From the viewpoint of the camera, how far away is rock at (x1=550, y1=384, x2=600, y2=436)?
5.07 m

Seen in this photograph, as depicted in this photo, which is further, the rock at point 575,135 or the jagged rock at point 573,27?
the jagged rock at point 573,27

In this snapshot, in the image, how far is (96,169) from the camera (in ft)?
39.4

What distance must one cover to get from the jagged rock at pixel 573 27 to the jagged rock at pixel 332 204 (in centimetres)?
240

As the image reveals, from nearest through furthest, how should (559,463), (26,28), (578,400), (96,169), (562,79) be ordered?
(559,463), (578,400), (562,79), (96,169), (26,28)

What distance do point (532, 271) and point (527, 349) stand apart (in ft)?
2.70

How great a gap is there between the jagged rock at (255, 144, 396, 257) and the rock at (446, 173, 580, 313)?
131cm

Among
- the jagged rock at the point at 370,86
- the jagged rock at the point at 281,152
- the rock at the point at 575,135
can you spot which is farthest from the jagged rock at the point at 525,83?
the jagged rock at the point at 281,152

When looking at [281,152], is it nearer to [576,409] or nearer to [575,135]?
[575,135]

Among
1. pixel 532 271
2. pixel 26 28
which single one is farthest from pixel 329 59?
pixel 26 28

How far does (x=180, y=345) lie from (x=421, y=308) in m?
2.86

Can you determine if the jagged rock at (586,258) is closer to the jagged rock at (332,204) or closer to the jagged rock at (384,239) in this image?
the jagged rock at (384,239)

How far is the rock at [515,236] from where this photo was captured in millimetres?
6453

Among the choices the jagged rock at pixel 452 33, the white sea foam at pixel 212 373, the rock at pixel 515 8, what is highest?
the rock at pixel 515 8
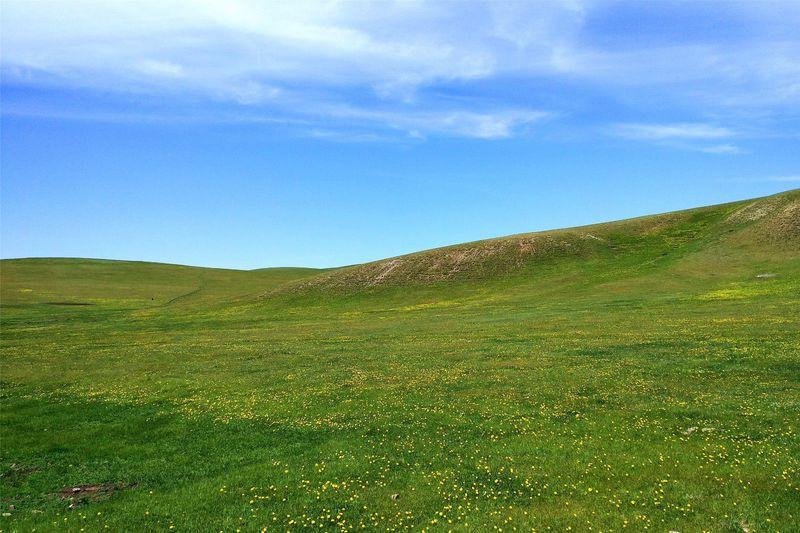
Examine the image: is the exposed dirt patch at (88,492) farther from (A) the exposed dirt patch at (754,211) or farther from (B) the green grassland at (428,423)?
(A) the exposed dirt patch at (754,211)

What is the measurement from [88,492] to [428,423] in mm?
12763

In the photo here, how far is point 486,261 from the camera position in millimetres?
111562

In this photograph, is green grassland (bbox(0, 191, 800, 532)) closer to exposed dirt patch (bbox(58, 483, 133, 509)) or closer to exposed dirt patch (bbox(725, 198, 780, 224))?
exposed dirt patch (bbox(58, 483, 133, 509))

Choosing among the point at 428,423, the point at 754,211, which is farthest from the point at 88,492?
the point at 754,211

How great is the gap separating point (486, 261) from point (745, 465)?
96.0m

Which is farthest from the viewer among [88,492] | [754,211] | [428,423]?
[754,211]

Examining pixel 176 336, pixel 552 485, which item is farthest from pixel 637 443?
pixel 176 336

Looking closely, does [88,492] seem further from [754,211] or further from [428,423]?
§
» **Aim of the task**
Can you repeat, word for word, the lines of the listing beginning with the line that contains "Examining pixel 176" and going on through the end of the listing, including that first line?

» **Solution for this task**
Examining pixel 176 336, pixel 552 485, which item is farthest from pixel 637 443?
pixel 176 336

Looking closely, does [88,492] seem further from [754,211] or further from [428,423]?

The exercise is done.